Search This Blog

Tuesday, April 26, 2022

Benantara, Lingkungan Alam dalam Sejarah Nusantara

Judul: Benantara

Editor: Bukhori Masruri

tebal: 193 hlm

cetakan: Oktober 2021

penerbit: KPG




Tema sejarah jarang sekali dikaitkan dengan lingkungan. Jika pun ada, materinya mungkin hanya sebatas penyampaian narasi mengenai kondisi geografis dan lingkungan hidup di sekitaran sebuah situ sejarah. Padahal, berbagai laporan, babad, dan peristiwa bersejarah menunjukkan eratnya keterkaitan antara sejarah dan lingkungan. Bagaimana sosok-sosok terkenal dalam sejarah mengajarkan pentingnya menjaga kelestarian alam. Atau, bagaimana candi atau situs arkeologis dibangun menyesuaikan dengan kontur atau topografi lingkungan sekitarnya--dan demikian tidak merusak atau mengubah banyak alam lingkungan yang mengelilingi tempat tersebut. Lebih dari itu, manusia zaman dulu sepertinya begitu menghargai bahkan menghormati alam sekitar.
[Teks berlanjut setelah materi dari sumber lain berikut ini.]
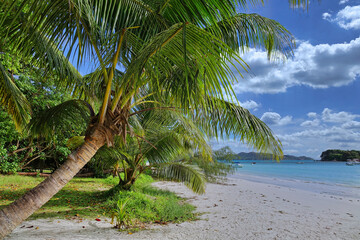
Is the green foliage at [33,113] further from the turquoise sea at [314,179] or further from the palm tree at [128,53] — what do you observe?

            Kurangnya penelitian mengenai kaitan sejarah dengan lingkungan hidup inilah yang mungkin berusaha dijembatani oleh penggagas buku ini. Bukhori Masruri salah satu sejarahwan yang menyadari masih begitu kurang atau hampir tidak adanya catatan sejarah mengenai interaksi antara manusia dan alam. Lewat program Benantara atau Bentang Alam dalam Gelombang Sejarah Nusantara (yang kemudian menjadi judul buku ini), penulis mengajak banyak ahli sejarah, peminat sejarah, dan kalangan intelektual untuk bergerak menguak sisi-sisi ekologis dari teks-teks atau artefak sejarah. Dan, hasilnya adalah buku kumpulan esai menarik ini.

         Salah satu esai dalam buku ini ditulis oleh Peter Carey, yang tentu belum bisa lepas dari tema yang menjadi keahliannya: Diponegoro. Melalui berbagai babad dan kesaksian, Carey mengajak kita menyelami alam pikiran Pangeran Diponegoro terkait alam sekitar. Dari tulisan ini, kita jadi tahu betapa sang pahlawan nasional ini suka sekali berkelana dan menyepi di hutan. Rumah kediamannya di Selarong dirancang sebagai istana-benteng yang ramah dengan alam. Beliau juga dikenal penyayang binatang.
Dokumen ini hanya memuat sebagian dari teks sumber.